- **Texto fornecido**
══════════

Prospera na área econômica, inclusive em gabinetes mais simpáticos à ortodoxia, a tese de que o Brasil está "defasado" em matéria de classificação de gastos e que isso dificulta a avaliação das prioridades. A futura classificação, como investimentos, de despesas hoje consideradas correntes seguirá um modelo adotado na Inglaterra e na Espanha e justificaria, por exemplo, o uso de receitas "não-continuadas", verbas extras, para bancar esse tipo de gasto. Isso, por si só, não garante controle dos gastos e deve abrir uma grande discussão sobre o real engajamento do governo no corte de despesas - já que a tendência é ter critérios mais flexíveis na contenção desses gastos com "investimento".

A essa discussão, o governo deverá responder com algumas novidades, entre elas a maior uniformização dos índices usados para reajuste das despesas no Orçamento, para conter aumentos automáticos de verbas. É um dos aspectos da agenda a ser apresentada pelo governo, que inclui, como se sabe, a prorrogação e aumento da Desvinculação das Receitas da União, a DRU - que nada mais é que a autorização, aos gestores, para gastar, em outras rubricas, verbas orçamentárias que, por lei ou pela Constituição, estariam necessariamente vinculadas a despesas específicas, como educação ou saúde.

A DRU permite ao governo remanejar 20% das chamadas verbas vinculadas, o governo pensa em ampliar essa fatia e chegar a até 35% em oito anos. Mas a desvinculação planejada pelo governo Lula não se limita à DRU: no esforço para dar "racionalidade" às despesas, a proposta de "uniformizar parâmetros" de indexação incluirá, por exemplo, a tentativa de garantir às verbas da saúde uma proteção contra a corrosão inflacionária, mas eliminar sua vinculação ao PIB (hoje, os gastos da União com a saúde são corrigido por um percentual da variação do PIB).

══════════

- **Dados extraídos**
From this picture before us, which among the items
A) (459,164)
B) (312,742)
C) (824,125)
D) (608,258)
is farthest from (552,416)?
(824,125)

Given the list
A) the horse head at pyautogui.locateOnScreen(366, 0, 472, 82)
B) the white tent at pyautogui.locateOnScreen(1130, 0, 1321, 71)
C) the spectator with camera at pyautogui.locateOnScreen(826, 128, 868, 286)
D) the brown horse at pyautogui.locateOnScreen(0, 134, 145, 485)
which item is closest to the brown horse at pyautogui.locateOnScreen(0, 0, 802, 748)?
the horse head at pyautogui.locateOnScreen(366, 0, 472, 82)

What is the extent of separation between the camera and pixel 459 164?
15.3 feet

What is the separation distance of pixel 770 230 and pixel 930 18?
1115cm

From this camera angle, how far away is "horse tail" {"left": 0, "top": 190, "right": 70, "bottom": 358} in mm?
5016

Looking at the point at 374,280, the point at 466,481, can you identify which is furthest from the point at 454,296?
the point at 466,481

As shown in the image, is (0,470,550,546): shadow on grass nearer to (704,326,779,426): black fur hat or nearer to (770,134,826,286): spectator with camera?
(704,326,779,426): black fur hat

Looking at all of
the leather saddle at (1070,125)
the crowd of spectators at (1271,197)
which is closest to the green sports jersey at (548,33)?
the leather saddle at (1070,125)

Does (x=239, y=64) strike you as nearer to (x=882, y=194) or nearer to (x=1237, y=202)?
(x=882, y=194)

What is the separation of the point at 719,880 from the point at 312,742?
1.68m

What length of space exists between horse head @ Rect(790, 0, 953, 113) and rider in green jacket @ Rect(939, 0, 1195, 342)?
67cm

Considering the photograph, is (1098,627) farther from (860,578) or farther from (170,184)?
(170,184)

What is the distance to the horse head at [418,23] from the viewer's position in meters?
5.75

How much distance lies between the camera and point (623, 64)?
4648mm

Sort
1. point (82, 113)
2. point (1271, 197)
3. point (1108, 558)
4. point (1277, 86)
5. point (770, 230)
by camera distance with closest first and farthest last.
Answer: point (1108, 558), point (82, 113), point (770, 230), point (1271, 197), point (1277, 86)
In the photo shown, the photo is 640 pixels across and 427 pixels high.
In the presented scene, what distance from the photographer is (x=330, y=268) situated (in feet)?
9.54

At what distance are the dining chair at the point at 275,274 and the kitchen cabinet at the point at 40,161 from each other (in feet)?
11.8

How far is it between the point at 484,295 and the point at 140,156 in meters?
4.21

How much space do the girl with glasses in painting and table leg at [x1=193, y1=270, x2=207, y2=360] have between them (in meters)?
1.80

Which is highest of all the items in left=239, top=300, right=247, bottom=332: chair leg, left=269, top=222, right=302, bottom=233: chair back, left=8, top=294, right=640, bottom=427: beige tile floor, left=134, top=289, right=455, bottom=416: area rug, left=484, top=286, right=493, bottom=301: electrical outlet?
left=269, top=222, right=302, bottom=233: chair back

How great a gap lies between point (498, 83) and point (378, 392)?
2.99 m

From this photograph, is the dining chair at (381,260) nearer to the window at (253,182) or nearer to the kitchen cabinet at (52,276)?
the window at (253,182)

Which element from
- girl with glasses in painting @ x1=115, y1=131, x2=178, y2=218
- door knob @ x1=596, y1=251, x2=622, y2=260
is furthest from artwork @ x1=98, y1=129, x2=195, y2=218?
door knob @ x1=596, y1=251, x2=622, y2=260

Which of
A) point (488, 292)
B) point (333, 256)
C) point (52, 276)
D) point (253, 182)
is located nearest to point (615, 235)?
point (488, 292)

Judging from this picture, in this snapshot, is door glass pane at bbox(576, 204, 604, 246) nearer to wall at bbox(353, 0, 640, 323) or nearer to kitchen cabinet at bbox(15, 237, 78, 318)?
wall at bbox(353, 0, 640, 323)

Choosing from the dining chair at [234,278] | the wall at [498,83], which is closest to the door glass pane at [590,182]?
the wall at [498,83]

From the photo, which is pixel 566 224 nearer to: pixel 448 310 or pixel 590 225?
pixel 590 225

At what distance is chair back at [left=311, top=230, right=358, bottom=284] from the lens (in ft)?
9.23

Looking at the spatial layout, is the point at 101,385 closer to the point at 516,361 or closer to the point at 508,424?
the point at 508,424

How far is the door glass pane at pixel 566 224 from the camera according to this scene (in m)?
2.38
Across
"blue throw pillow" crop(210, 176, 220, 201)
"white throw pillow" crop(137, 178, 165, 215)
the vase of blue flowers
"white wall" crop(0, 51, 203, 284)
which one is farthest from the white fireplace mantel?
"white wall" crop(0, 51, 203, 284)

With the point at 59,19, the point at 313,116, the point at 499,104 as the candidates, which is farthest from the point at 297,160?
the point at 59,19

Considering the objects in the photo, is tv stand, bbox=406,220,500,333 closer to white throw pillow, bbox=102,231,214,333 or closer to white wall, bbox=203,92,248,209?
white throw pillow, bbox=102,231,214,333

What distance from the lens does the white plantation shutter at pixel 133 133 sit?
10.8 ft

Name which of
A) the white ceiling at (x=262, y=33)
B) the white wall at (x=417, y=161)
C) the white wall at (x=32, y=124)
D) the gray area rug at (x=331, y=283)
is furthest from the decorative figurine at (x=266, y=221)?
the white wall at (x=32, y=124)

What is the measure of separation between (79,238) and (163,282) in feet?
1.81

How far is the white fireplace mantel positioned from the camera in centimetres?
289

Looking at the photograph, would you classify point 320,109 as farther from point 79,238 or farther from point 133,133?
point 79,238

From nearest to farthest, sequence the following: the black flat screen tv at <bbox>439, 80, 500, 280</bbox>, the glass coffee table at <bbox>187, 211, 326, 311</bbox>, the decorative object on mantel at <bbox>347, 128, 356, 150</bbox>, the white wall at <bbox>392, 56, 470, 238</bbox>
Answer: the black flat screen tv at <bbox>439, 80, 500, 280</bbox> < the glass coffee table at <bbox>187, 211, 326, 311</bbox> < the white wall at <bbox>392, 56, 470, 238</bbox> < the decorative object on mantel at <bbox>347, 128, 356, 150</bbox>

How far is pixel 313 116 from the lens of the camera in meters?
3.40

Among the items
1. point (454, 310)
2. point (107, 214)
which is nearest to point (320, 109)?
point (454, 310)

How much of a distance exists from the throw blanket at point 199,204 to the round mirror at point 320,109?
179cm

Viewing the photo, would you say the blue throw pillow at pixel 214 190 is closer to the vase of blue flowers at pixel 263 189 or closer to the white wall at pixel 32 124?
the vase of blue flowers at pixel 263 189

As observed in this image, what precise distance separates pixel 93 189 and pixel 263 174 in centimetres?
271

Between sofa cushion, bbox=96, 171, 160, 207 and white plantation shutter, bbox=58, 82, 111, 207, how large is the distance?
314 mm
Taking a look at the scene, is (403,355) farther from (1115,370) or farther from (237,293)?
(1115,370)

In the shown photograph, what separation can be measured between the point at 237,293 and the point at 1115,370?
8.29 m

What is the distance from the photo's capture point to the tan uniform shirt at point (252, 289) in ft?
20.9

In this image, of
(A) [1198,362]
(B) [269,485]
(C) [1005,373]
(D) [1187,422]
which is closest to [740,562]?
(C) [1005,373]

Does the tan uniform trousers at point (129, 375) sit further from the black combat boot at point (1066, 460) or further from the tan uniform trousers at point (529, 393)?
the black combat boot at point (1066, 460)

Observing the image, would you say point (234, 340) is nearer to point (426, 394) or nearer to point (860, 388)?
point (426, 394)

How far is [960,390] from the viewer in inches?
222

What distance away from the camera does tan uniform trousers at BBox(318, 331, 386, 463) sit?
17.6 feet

══════════

- **Tarefas**
[1] Indique se cada afirmação concorda com o texto sobre os gastos do governo, respondendo sim ou não e citando literalmente as palavras do texto que decidem a questão: (a) A DRU permite ao governo remanejar 20% das verbas vinculadas. (b) A futura classificação de despesas seguirá um modelo adotado na França. (c) O governo pensa em chegar a até 35% de desvinculação em cinco anos.
[2] Transcreva do texto sobre os gastos do governo o trecho entre "A DRU permite" e "variação do PIB).", incluindo ambos.

- **Respostas**
[1]
(a) Sim: "A DRU permite ao governo remanejar 20% das chamadas verbas vinculadas".
(b) Não: "seguirá um modelo adotado na Inglaterra e na Espanha".
(c) Não: "chegar a até 35% em oito anos".

[2]
A DRU permite ao governo remanejar 20% das chamadas verbas vinculadas, o governo pensa em ampliar essa fatia e chegar a até 35% em oito anos. Mas a desvinculação planejada pelo governo Lula não se limita à DRU: no esforço para dar "racionalidade" às despesas, a proposta de "uniformizar parâmetros" de indexação incluirá, por exemplo, a tentativa de garantir às verbas da saúde uma proteção contra a corrosão inflacionária, mas eliminar sua vinculação ao PIB (hoje, os gastos da União com a saúde são corrigido por um percentual da variação do PIB).